> DATA SUPPLIED:
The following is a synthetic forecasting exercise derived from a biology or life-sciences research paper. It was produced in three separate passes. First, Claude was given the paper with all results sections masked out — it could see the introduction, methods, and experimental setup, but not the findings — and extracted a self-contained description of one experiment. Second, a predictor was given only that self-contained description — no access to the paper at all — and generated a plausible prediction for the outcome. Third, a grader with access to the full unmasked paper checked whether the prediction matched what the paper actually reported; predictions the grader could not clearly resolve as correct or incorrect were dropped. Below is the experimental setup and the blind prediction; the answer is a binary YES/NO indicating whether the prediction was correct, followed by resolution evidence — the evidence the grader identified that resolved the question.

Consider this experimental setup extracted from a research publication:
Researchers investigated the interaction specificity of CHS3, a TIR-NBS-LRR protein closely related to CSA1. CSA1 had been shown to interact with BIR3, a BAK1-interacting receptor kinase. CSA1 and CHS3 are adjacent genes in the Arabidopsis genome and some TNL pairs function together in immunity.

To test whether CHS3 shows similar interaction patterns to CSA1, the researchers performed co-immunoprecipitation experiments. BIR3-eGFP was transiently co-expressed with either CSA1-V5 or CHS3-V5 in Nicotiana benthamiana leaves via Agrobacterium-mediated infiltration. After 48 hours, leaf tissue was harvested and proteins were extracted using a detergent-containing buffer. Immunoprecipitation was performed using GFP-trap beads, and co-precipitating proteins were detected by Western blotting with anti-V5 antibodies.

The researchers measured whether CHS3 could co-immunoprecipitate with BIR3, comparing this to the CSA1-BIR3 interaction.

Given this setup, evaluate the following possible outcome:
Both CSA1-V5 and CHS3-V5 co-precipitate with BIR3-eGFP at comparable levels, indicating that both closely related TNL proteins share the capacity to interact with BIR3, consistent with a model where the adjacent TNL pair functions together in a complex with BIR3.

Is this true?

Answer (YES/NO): NO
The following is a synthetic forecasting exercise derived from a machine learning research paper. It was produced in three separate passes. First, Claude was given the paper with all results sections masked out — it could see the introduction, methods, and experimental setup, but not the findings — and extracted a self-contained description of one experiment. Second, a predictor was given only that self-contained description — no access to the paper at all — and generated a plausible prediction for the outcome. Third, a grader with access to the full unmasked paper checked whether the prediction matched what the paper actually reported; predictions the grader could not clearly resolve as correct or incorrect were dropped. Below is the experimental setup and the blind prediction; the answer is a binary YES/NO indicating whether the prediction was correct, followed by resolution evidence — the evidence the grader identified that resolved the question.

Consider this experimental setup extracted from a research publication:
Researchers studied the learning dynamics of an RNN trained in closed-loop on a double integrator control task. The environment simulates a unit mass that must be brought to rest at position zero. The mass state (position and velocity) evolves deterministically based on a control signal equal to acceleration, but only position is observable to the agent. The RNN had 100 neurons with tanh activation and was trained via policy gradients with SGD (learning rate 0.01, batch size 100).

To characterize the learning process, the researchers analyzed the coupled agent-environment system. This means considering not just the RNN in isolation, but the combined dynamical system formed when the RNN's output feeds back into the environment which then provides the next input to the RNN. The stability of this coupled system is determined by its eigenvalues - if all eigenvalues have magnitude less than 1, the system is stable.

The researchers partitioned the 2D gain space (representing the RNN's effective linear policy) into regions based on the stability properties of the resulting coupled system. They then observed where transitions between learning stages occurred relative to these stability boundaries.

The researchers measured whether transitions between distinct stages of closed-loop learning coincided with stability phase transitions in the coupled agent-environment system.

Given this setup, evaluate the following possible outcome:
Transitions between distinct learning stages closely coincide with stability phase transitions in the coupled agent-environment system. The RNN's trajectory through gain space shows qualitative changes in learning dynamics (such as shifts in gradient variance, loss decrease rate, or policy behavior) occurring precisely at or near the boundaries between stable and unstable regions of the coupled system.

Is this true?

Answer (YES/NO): YES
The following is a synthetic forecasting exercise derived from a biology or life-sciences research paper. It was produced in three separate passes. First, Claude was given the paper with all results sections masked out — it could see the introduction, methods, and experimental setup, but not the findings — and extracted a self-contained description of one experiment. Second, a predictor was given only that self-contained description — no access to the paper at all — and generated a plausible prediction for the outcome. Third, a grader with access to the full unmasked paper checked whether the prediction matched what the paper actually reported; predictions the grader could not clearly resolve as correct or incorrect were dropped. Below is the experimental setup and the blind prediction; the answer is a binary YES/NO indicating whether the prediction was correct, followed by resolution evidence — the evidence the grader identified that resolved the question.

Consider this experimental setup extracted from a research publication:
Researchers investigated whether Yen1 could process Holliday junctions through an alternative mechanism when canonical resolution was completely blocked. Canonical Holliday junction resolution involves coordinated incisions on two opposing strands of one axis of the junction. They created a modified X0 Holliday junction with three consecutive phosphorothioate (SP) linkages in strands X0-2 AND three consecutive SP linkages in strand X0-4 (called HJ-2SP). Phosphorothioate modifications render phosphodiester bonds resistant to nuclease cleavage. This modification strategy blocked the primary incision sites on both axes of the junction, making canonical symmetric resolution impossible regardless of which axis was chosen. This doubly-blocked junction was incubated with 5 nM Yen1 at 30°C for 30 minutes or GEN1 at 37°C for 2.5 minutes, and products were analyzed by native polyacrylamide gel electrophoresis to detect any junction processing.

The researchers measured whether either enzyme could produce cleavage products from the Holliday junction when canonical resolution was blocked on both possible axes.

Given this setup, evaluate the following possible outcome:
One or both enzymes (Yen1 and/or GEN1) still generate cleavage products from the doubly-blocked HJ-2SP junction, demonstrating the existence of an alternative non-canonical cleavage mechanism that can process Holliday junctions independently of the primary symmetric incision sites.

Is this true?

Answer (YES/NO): NO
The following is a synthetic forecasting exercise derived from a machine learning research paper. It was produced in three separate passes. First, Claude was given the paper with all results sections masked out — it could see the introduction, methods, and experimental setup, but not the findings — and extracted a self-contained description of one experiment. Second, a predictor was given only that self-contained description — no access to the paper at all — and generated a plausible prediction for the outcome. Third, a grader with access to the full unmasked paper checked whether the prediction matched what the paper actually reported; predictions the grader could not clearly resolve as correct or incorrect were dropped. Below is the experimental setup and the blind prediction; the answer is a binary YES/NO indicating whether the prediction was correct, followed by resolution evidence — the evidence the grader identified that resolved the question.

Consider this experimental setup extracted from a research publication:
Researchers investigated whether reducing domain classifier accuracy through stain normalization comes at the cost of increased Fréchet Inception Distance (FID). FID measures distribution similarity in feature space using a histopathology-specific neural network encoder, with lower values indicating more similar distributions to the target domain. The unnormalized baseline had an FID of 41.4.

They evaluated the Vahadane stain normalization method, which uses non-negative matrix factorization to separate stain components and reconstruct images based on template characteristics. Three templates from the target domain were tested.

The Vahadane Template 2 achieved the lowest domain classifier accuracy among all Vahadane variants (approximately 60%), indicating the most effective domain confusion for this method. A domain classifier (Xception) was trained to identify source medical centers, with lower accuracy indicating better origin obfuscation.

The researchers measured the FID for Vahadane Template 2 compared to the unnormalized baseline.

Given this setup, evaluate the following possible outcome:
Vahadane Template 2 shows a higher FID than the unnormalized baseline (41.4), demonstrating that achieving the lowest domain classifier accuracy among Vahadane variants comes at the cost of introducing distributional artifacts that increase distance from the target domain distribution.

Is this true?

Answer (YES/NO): YES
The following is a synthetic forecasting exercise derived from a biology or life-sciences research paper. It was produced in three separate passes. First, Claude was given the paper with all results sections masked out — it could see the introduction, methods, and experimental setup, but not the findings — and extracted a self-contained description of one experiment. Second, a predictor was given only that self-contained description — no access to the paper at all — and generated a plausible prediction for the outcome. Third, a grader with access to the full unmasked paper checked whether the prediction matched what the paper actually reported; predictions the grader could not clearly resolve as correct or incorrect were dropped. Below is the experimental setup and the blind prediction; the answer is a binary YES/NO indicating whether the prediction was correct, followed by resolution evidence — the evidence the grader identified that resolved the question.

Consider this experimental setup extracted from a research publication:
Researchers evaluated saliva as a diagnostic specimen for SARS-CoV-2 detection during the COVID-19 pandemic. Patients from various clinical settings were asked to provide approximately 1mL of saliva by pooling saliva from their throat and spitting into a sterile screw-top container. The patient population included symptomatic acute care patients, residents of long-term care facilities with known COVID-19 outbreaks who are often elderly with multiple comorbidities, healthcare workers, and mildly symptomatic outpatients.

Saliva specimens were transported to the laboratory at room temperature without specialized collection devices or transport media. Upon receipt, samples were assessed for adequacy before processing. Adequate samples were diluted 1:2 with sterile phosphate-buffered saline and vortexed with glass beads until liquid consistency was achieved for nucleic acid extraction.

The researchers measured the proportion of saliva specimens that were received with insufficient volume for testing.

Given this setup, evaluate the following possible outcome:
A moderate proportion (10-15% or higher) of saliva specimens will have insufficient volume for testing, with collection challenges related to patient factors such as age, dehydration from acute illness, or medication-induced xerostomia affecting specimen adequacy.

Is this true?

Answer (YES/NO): YES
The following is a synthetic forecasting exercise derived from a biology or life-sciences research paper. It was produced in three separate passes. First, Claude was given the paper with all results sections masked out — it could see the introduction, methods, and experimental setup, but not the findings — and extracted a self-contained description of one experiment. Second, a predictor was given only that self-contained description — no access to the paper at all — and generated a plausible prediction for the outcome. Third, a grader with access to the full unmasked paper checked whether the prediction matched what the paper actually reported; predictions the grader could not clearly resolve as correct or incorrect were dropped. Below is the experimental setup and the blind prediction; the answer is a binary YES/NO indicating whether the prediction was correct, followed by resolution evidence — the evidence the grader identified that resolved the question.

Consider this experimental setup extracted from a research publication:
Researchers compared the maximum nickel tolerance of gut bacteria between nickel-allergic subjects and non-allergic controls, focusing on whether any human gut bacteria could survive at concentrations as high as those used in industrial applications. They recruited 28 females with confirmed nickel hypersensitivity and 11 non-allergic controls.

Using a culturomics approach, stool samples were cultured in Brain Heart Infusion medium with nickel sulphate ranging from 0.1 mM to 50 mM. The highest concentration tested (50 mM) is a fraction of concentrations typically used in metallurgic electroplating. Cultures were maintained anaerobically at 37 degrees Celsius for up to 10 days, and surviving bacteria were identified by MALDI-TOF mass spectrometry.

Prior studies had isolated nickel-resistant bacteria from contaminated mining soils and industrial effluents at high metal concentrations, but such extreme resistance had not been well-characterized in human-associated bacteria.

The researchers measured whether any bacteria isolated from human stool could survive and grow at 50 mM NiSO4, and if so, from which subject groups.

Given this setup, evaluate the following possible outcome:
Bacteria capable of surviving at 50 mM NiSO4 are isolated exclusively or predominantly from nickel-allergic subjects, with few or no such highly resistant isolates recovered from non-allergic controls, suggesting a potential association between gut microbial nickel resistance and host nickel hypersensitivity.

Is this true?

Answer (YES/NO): YES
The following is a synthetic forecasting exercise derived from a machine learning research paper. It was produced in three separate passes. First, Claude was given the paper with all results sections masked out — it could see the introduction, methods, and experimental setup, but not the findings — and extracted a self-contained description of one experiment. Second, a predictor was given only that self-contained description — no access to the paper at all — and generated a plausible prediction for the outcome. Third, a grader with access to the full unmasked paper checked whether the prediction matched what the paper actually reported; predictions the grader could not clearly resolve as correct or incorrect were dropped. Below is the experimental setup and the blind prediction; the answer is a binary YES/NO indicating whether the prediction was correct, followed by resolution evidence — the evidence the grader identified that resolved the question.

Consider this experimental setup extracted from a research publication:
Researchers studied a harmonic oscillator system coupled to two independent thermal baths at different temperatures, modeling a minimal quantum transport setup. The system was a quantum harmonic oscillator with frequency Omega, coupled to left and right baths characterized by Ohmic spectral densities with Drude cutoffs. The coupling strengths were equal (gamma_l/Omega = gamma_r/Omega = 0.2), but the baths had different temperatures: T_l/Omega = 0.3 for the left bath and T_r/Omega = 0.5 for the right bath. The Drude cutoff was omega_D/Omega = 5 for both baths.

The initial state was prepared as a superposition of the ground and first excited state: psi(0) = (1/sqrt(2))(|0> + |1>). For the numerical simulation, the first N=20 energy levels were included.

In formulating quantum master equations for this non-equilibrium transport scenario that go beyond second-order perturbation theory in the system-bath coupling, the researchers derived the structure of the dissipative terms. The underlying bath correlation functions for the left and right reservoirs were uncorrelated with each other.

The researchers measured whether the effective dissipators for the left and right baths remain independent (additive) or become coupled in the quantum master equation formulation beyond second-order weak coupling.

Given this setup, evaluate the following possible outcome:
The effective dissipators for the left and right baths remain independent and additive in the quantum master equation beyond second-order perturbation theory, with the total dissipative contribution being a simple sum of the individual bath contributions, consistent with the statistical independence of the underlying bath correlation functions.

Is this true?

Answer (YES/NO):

> HOW TO COMPLETE THIS TASK:
Count every line in the data that contains the word "regions", then give that count and nothing else.

> RESULT OF THIS TASK:
2